The Saudi Press Agency quoted an official source in the Ministry of Defense at the time as saying, “The decision aims to raise the level of joint action in defending the security and stability of the region, and ensuring peace in it.”
And if we want to search for Saudi arms deals, and its military and intelligence cooperation with America and the Zionist occupation, we will find dozens of news articles and headlines.
This prompts us to ask several questions, including: Whose interest does this amount of military and intelligence spending serve? What indicator reflects the possible and committed violations?
What margin of freedom do male and female activists have in a similar context?
And for the benefit of whom do these collaborations come with colonial entities that have always plundered the region’s resources and the wealth of its people, and killed and abused these people?
In parallel with the continuous armament and cooperation with occupying entities and enemies of the peoples of the region, the decision to include women in the Saudi army is another achievement.
Although the decision carries many conditions that reflect the masculine view of women as inferior, the most important question here is:
Do we really want to see women as part of violent institutions that do not serve the interests of their people and the peoples of the region?
How does their presence serve these institutions and their propaganda?
This article mainly seeks to present purple washing as a critical framework that can be used and projected in different contexts, with the aim of reaching a conscious adoption of narratives and alliances.

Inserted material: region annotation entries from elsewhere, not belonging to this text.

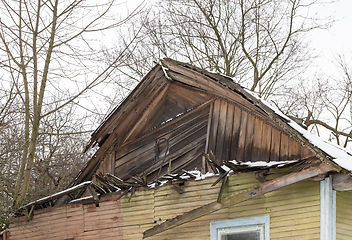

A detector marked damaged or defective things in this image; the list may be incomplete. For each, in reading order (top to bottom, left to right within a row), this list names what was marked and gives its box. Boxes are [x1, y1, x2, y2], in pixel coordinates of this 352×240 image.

broken rafter [142, 162, 332, 237]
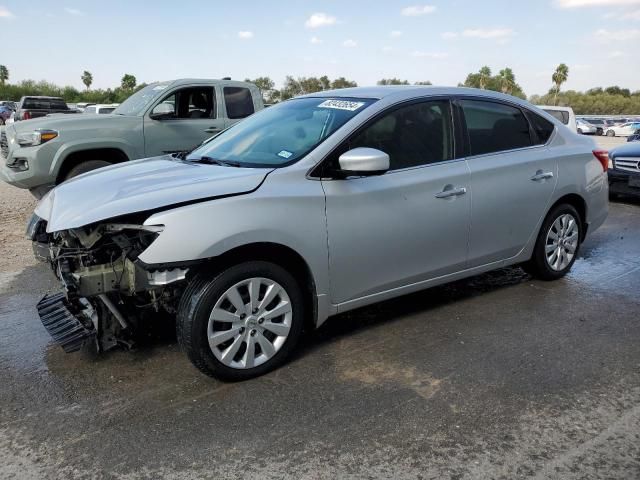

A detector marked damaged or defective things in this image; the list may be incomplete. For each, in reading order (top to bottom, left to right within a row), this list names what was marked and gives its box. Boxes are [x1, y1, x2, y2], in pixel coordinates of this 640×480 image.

crushed front end [28, 214, 189, 352]
crumpled hood [37, 156, 272, 232]
damaged silver sedan [27, 85, 608, 378]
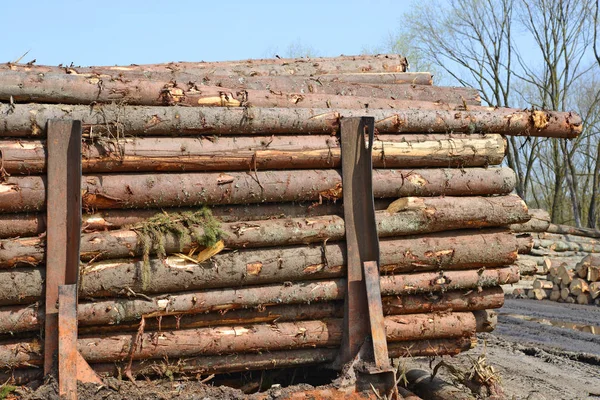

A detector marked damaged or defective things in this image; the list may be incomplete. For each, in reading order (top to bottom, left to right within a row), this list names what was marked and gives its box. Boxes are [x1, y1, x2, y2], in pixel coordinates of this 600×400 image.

rusty metal bracket [44, 120, 101, 398]
rusty metal bracket [338, 117, 398, 398]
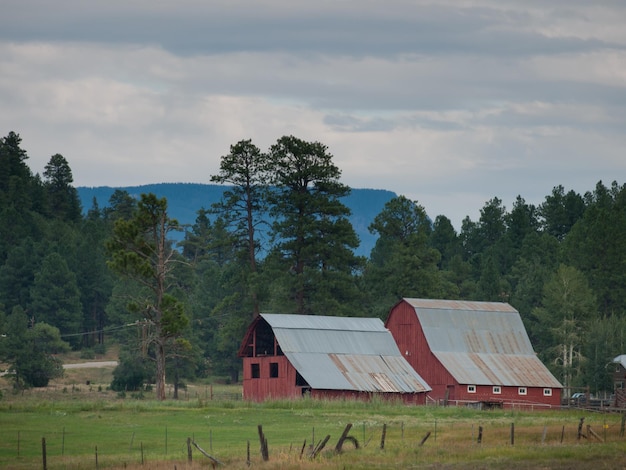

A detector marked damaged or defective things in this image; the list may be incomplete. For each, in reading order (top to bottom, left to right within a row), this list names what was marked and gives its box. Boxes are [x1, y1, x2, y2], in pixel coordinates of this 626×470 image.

rusty metal roof [258, 314, 428, 394]
rusty metal roof [402, 300, 564, 388]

Analyzing and confronting discourses of authority towards women and their rights.
We take Saudi Arabia as a clear example, with the aim of approximating the concept, and referring to the violence practiced by the Saudi authorities twice.
Once, by committing violations against the rights of women and girls in particular, and human rights in general.
And again, through its continuous attempts to obliterate its violations and crimes, and whitewash its page.
So, this article aligns with the marginalized in the face of the billions spent on building and normalizing the narrative of power.